Ing. Dominik Soukup

Theses

Bachelor theses

WireGuard Traffic Detection Using Active Learning

Author
Štěpán Jílek
Year
2023
Type
Bachelor thesis
Supervisor
Ing. Dominik Soukup
Reviewers
Ing. Jaroslav Pešek
Summary
This bachelor's thesis deals with the detection of encrypted traffic of the WireGuard protocol, which is used for encrypted VPN connections. This protocol is only few years old and is rapidly growing in popularity. The ALF framework is used for detection which takes advantage of machine learning and is improved by the universal Annotator module. In the first part, the reader is introduced to the principles of network monitoring and the WireGuard protocol. In the next parts is the proposal and implementation. At the end, the performance and accuracy of the detection is evaluated. Classification efficiency reaches up to 95% in some cases.

Master theses

Concept drift and model degradation in network traffic classification

Author
Lukáš Jančička
Year
2024
Type
Master thesis
Supervisor
Ing. Dominik Soukup
Reviewers
Ing. Josef Koumar
Summary
Machine learning represents a highly effective and currently popular approach for network traffic classification. However, network traffic represents a challenging domain, and trained models may degrade quickly after the deployment. Other than biases present during the data capturing and model creation, concept drift represents a major source of model degradation. As the distributions evolve, the trained data patterns may stop being accurate. Because of that, the thesis focused on creating a basis for a framework for concept drift detection and analysis tailored to the domain of network traffic. The behaviour of network traffic was examined using a variety of experiments studying the development of distributions, simulating model deployment and observing the degradation over time. The presence of multiple recurring concepts was discovered with weekend traffic differing from the one of the working week. When concept drift wasn't addressed, the test F1 scores dropped from 0.92 to around 0.7 in a matter of days. Sometimes, only a few severely drifted features were the source of model degradation, so a novel approach of weighing the drift result by the feature importances was invented. The created drift detector may be enhanced by modules for additional analysis of the detected drift. A novel idea of classifying types of drift for better drift understanding is introduced. The created detector was tested to guide the model retraining and was able to not only prevent the model from degrading but also improve its performance over time.

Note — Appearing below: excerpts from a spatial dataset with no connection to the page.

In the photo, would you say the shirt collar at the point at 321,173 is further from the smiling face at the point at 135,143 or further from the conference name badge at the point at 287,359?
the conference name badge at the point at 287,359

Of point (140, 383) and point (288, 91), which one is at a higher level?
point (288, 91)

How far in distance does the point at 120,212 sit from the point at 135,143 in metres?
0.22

Framework for autonomous improvement of network traffic classification

Author
Jaroslav Pešek
Year
2022
Type
Master thesis
Supervisor
Ing. Dominik Soukup
Reviewers
Ing. Simona Fornůsek, Ph.D.
Summary
This diploma thesis deals with the problem of classification of primarily encrypted network traffic by applying machine learning algorithms. Machine learning is a subfield of artificial intelligence which relies heavily on sufficiently large and general datasets. The first goal is to analyze methods that not only improve such classification over time, but also iteratively build the updated dataset. The second goal is to create a prototype of a software framework capable of doing so, while also being able to evaluate the classification. In the analysis part, the reader is introduced to the active learning method and analyzes and discusses the state-of-the-art and relevance of the methods to the network traffic domain. The design part defines the requirements and designs the solution architecture. The final part of the thesis is focused on experiments. The output of the work is a prototype of the software framework and an evaluation of various active learning methods for the network traffic domain.

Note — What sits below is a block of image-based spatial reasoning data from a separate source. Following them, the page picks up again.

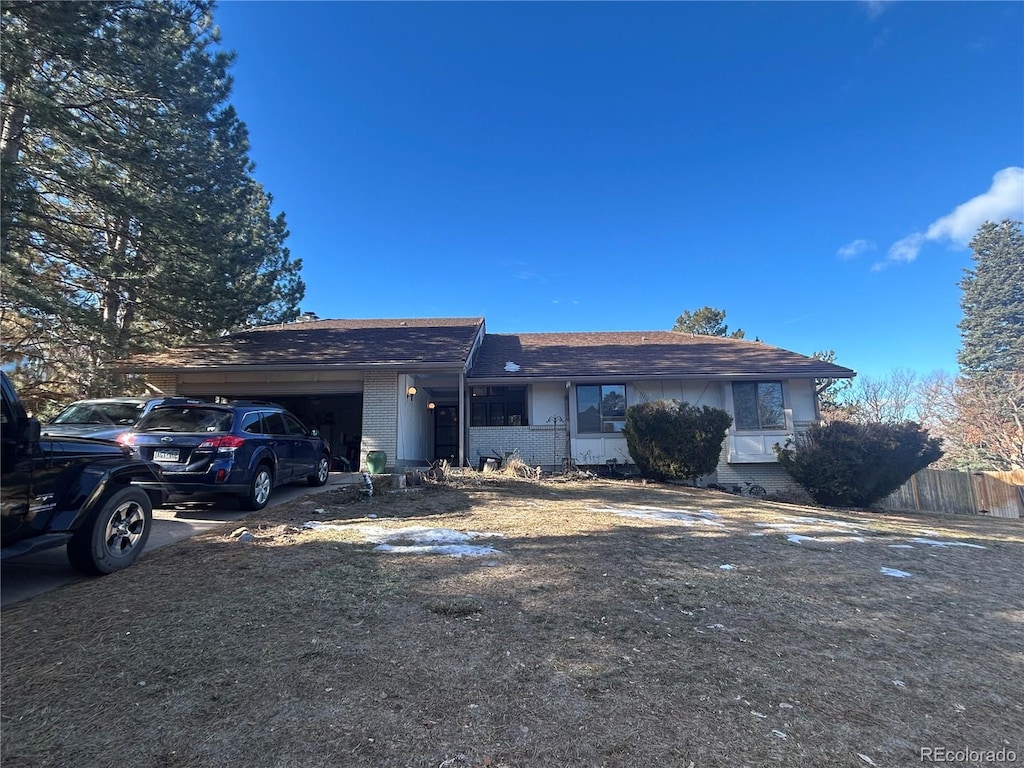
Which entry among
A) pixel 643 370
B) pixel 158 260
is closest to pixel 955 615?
pixel 643 370

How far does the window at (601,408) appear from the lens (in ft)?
47.1

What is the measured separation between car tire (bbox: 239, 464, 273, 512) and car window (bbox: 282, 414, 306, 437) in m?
1.23

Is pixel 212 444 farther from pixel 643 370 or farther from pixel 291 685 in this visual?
pixel 643 370

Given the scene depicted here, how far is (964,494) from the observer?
1398cm

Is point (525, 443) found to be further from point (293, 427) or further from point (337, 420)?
point (337, 420)

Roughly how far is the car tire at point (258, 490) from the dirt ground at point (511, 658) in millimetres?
1568

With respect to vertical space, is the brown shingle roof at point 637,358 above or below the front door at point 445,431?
above

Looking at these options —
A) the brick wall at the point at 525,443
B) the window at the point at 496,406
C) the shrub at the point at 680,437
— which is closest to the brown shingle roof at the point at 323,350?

Autonomous optimization of network traffic datasets

Author
Petr Skružný
Year
2022
Type
Master thesis
Supervisor
Ing. Dominik Soukup
Reviewers
doc. Ing. Tomáš Čejka, Ph.D.
Summary
The need for precise identification and monitoring of encrypted network traffic grows accordingly to the growing volume of encrypted network traffic. The solution to this problem often lies in utilization of machine learning algorithms. Before such algorithms can be employed they have to be trained using prepared training datasets. It is best to use dataset which are in part comprised of real world network traffic. Goal of this theses is to analyze potencial method for network traffic dataset optimization and propose viable algorithms for optimizing these datasets. The proposed algorithms will be implemented and experimentaly evaluated. Results of this theses are comparison of experimental results of proposed algorithms and software prototype of such algorithms implemented in Python programming language.